Она боялась Генри все три года, когда он пришел к ним и как-то раз заявил ей, что ненавидит работающих мамаш. «Конечно, я шучу, милая моя, но они никогда не думают о работе». Она боялась его, когда сообщила о своей беременности и попросила разрешения работать четыре дня в неделю и уходить в четыре часа, а он ответил, что он позволил бы ей работать и три дня, но все же придется работать четыре. И она боялась его, когда шесть месяцев назад он поцеловал ее на рождественском корпоративе «в честь праздника»: засунул ей в рот толстый мокрый язык и сказал, что ей надо подтянуть фигуру и что у нее была фантастическая грудь, когда она вышла на работу после родов, но в остальном она сейчас «некондиционный товар». Она боялась его, потому что он иногда поглядывал на нее – особенно на ее волосы – и облизывал толстым языком свои жирные губы. Он обращался с ней как с раненым зверьком – трепетным, бледным, усталым, неуверенным в себе, он, сильный и ловкий самец, преследовал ее, загоняя в ловушку. Хотя она знала гораздо больше его, была квалифицированнее и гораздо опытнее, а он оказался тут лишь потому, что был крестником леди Дауни и учился в нужной школе.
Передумала бы Джульет рожать детей, если б знала, какова жизнь работающей мамы, ведь она и ее подруги медленно тонули в носочках и резиновых игрушках для ванночки, покрытых черной коркой, от неотвеченных приглашений в гости и пластмассовых игрушек «Свинки Пеппы»? Нет, конечно, потому что жизнь без детей была для нее немыслимой, а сам факт их существования снимал все вопросы. До рождения детей она бы не поняла тот новый, ужасный сексизм, охватывающий тебя, когда ты становишься матерью; он затянул ее в пучину, из которой она не могла выбраться. Но она точно знала одну вещь вот уже четырнадцать лет: она от всего устала. Устала быть виноватой, устала растить девочек, устала от болтовни по телефону, от подруг, от итальянской бабушки детей, покупающей для Санди футболки с надписью Uomo di Casa[2]. Устала от разбитой посуды, пролитого сока и бесконечного, непрестанного страха. Перед мужчинами, которые орут на тебя, когда твоя коляска с младенцем загораживает им дорогу, перед косыми взглядами женщин, когда твой ребенок орет благим матом перед кассой в супермаркете. Однажды она пыталась поговорить об этом с матерью, но Элви Хорнер буквально выскочила из комнаты, как всегда делали родители, когда возникали неприятные эмоции. И хотя любая газета или сайт убеждали в обратном, Джульет точно знала: это совсем не было связано с тем, как сильно она любила своих детей, зато всецело связано с материнством.

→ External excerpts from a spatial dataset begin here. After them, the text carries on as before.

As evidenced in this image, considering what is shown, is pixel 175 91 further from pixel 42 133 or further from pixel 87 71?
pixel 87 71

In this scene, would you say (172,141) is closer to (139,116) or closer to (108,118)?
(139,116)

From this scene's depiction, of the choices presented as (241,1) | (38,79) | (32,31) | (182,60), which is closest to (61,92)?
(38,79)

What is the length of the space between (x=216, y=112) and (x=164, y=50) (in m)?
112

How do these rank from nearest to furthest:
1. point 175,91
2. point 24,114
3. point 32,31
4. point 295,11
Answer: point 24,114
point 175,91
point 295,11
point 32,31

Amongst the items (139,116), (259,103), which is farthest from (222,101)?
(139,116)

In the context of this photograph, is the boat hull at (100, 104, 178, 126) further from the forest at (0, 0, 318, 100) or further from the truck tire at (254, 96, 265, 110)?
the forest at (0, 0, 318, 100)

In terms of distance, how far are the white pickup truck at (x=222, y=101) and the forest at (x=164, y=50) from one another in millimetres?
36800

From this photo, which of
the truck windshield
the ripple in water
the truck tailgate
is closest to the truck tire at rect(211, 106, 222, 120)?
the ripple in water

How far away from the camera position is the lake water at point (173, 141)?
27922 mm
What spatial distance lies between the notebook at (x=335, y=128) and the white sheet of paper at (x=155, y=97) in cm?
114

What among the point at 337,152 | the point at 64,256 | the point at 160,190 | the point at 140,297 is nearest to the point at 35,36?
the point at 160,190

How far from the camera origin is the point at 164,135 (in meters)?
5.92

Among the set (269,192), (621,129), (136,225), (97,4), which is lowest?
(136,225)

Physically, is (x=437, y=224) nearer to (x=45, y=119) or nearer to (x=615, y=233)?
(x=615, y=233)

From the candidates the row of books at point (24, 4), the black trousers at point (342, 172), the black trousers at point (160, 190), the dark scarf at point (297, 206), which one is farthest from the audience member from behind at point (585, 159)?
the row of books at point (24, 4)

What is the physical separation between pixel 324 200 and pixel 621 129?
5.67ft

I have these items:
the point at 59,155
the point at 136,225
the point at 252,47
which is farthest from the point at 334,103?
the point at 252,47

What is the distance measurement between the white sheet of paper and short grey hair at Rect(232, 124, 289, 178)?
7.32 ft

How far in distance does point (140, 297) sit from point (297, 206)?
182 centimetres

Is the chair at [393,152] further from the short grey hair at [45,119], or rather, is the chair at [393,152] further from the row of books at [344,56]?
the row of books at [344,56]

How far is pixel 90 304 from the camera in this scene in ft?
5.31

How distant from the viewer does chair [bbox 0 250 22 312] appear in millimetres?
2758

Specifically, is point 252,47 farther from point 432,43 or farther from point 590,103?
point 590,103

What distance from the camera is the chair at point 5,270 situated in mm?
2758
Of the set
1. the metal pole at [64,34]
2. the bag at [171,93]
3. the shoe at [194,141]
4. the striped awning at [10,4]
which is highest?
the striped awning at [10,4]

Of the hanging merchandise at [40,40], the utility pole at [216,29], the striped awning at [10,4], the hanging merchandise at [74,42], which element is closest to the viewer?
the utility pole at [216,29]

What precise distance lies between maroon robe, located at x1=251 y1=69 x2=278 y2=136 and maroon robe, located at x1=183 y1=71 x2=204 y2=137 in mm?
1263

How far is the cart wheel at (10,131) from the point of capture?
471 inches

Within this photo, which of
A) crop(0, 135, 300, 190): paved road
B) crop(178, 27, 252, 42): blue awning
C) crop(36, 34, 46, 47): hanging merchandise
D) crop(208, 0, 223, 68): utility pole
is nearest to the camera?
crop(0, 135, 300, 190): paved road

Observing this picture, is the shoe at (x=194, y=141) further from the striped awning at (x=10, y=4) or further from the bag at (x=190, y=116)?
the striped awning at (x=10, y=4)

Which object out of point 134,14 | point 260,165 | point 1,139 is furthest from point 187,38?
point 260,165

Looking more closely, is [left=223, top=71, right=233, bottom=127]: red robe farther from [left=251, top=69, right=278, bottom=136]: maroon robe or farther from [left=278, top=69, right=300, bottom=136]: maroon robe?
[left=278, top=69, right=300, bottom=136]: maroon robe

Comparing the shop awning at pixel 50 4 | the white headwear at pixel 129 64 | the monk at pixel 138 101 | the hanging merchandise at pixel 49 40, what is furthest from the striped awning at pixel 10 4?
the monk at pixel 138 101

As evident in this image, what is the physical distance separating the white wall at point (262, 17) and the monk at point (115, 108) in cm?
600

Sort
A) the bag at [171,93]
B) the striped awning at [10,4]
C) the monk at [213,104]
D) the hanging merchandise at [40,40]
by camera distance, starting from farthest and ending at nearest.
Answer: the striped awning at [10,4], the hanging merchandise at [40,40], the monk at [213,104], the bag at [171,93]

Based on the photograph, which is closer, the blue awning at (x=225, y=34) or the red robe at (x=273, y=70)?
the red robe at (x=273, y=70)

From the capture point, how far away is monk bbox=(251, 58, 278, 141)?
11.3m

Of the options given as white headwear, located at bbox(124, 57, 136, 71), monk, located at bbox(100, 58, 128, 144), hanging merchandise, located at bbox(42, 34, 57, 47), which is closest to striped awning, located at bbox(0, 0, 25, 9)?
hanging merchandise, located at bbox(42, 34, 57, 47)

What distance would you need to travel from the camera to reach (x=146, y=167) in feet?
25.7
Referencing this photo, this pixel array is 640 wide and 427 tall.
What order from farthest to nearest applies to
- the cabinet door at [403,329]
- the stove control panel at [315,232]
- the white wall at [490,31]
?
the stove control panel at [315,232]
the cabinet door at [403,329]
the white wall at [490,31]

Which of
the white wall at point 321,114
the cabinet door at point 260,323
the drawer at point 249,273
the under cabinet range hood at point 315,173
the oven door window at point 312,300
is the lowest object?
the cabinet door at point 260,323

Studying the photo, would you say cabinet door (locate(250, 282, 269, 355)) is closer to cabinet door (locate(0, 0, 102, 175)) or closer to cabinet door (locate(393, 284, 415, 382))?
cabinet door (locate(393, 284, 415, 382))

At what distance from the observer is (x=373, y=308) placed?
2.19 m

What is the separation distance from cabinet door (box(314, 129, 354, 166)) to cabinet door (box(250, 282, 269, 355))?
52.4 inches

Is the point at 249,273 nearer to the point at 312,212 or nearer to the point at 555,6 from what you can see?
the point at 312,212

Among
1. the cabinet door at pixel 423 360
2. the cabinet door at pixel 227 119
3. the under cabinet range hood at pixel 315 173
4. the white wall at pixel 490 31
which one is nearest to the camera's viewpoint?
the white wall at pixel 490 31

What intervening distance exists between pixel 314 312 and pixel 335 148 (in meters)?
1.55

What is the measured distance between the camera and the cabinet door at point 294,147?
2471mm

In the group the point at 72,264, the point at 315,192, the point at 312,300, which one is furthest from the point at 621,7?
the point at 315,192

Джульет со всей силы прижала палец к переносице, когда леди Дауни обратилась к Генри Кудлипу:
– Шо, права она насчет рамы? Так ли это важно? Она ведь эксперт, да?
– Да, – ответил Генри после некоторой паузы и перевел взгляд на золоченую деревяшку в своей руке. – Мы можем снять раму.
– Я бы так и сделала, – сказала леди Дауни. – А тебе придется как-то объяснить это залу, но, как говорится, это твоя проблема, не моя. – Она повернулась на высоких коричневых каблуках и ушла.
– Вообще-то… пора начинать, – с тревогой сообщила Эмма. – Я открою главные двери?
Генри Кудлип покрутил на пальце кольцо с печаткой.
– Подожди пять минут. Вот. Возьми это, – он вырвал картину из рук Джульет. – Грэм может убрать раму. Быстро. Быстро! – рявкнул он. Выпучив глаза, Эмма схватила маленький эскиз и засеменила прочь, так, словно она бежала на автобус с Ковчегом Завета. – Так. Джульет, – сказал Генри, – я хочу поговорить с тобой позже. У меня в кабинете. Спасибо. – И он повернулся к ней спиной.
Джульет поняла, что не в силах остаться и смотреть, как будут продавать картину. Она бросила на нее прощальный взгляд, когда ту выносили из зала.
– Прощай, – еле слышно прошептала она и в последний раз посмотрела на фигурку во французском окне, на ее прямую спину и нежный профиль.